Timmerman Marieke E, Hoefsloot Huub C J, Smilde Age K, Ceulemans Eva
University of Groningen, Grote Kruisstraat 2/1, 9712TS Groningen, The Netherlands.
Biosystems Data Analysis, Faculty of Sciences, University of Amsterdam, Amsterdam, The Netherlands.
Metabolomics. 2015;11(5):1265-1276. doi: 10.1007/s11306-015-0785-8. Epub 2015 Feb 14.
In omics research often high-dimensional data is collected according to an experimental design. Typically, the manipulations involved yield differential effects on subsets of variables. An effective approach to identify those effects is ANOVA-simultaneous component analysis (ASCA), which combines analysis of variance with principal component analysis. So far, pre-treatment in ASCA received hardly any attention, whereas its effects can be huge. In this paper, we describe various strategies for scaling, and identify a rational approach. We present the approaches in matrix algebra terms and illustrate them with an insightful simulated example. We show that scaling directly influences which data aspects are stressed in the analysis, and hence become apparent in the solution. Therefore, the cornerstone for proper scaling is to use a scaling factor that is free from the effect of interest. This implies that proper scaling depends on the effect(s) of interest, and that different types of scaling may be proper for the different effect matrices. We illustrate that different scaling approaches can greatly affect the ASCA interpretation with a real-life example from nutritional research. The principle that scaling factors should be free from the effect of interest generalizes to other statistical methods that involve scaling, as classification methods.
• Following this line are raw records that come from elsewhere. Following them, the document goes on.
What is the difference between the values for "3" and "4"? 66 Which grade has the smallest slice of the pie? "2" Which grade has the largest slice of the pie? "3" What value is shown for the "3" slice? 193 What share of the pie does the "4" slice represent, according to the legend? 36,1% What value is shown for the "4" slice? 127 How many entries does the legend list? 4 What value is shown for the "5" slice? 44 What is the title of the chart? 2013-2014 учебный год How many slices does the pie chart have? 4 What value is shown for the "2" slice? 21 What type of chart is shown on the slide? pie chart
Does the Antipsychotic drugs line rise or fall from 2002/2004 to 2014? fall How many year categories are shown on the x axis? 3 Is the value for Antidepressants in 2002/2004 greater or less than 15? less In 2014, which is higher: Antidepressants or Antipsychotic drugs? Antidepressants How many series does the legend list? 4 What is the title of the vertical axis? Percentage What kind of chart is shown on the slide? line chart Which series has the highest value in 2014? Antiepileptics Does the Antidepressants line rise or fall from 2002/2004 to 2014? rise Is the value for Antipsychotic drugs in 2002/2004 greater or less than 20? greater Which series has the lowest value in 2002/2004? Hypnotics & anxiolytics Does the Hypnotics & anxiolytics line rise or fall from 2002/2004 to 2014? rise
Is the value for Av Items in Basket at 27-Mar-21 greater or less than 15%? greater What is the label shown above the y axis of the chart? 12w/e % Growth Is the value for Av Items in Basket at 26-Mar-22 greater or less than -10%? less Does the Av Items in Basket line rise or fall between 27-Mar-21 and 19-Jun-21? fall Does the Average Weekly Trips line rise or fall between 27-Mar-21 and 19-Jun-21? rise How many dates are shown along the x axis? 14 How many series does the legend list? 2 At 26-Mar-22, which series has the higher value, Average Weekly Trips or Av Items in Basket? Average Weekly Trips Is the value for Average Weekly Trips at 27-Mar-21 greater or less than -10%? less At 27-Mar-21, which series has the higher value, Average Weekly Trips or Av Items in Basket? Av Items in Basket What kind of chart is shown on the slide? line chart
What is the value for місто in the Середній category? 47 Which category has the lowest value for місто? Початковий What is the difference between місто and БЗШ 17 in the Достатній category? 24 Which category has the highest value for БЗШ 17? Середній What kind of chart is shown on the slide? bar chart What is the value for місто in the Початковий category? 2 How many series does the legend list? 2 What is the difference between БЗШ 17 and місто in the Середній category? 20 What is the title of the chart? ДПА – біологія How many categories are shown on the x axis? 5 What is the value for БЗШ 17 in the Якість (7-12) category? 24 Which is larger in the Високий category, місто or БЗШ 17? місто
在组学研究中,通常会根据实验设计收集高维数据。一般来说,所涉及的操作会对变量子集产生不同的影响。一种识别这些影响的有效方法是方差分析 - 同时成分分析(ASCA),它将方差分析与主成分分析相结合。到目前为止,ASCA 中的预处理几乎没有受到任何关注,但其影响可能非常大。在本文中,我们描述了各种缩放策略,并确定了一种合理的方法。我们用矩阵代数术语展示这些方法,并用一个有启发性的模拟示例进行说明。我们表明,缩放直接影响分析中强调的数据方面,从而在解中变得明显。因此,正确缩放的基石是使用不受感兴趣效应影响的缩放因子。这意味着正确的缩放取决于感兴趣的效应,并且不同类型的缩放可能适用于不同的效应矩阵。我们用营养研究中的一个实际例子说明不同的缩放方法会极大地影响 ASCA 的解释。缩放因子应不受感兴趣效应影响的原则也适用于其他涉及缩放的统计方法,如分类方法。